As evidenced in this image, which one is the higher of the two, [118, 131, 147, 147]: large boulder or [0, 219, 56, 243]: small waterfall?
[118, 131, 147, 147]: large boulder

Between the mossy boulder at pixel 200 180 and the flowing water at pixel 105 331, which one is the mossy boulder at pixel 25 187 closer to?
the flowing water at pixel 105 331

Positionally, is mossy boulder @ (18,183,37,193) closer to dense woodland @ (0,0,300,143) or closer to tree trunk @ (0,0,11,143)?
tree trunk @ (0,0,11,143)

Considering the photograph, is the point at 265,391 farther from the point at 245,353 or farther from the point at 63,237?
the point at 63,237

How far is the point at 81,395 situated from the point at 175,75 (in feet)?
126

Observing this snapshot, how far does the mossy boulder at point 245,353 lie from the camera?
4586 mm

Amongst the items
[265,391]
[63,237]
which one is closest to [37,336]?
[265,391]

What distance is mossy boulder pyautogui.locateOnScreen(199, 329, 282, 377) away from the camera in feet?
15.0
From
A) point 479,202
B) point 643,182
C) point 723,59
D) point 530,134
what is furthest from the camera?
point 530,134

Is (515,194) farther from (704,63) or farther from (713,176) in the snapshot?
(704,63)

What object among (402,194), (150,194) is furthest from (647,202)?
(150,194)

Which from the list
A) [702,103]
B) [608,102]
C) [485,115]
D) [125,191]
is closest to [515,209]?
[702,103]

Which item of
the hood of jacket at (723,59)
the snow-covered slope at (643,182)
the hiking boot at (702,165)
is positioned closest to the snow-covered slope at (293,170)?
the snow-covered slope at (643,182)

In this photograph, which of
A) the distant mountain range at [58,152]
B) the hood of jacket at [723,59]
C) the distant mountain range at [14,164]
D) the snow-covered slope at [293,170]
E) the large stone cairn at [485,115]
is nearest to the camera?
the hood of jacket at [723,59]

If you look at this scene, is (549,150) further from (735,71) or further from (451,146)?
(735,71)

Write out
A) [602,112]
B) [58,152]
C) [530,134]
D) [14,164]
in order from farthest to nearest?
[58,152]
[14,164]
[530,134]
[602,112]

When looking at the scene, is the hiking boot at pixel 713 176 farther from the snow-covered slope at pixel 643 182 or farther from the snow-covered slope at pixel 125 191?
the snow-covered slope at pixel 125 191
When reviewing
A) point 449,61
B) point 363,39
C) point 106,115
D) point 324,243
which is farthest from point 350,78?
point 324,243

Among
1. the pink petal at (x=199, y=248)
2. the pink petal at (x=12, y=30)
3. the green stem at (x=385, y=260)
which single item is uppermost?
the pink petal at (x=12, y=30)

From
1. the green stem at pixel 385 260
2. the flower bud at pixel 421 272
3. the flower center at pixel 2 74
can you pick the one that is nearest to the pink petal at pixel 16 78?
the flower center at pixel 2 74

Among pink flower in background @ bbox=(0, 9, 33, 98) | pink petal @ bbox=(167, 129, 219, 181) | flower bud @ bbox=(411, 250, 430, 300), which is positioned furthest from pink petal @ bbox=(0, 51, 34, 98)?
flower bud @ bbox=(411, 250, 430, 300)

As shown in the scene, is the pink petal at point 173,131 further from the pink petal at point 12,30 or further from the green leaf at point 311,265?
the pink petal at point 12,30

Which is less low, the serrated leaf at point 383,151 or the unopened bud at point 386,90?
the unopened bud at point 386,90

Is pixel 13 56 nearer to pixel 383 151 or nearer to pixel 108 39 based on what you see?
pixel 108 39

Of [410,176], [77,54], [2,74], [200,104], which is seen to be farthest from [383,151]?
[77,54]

> Your goal: Starting with the line containing "Is pixel 13" and going on through the end of the data, write those lines out again, shifting every coordinate in the answers up by 25.

> Exercise answer:
Is pixel 13 56 nearer to pixel 383 151 or nearer to pixel 108 39 based on what you see?
pixel 133 64

Of [410,176], [77,54], [2,74], [200,104], which is seen to be farthest from [383,151]?
[102,79]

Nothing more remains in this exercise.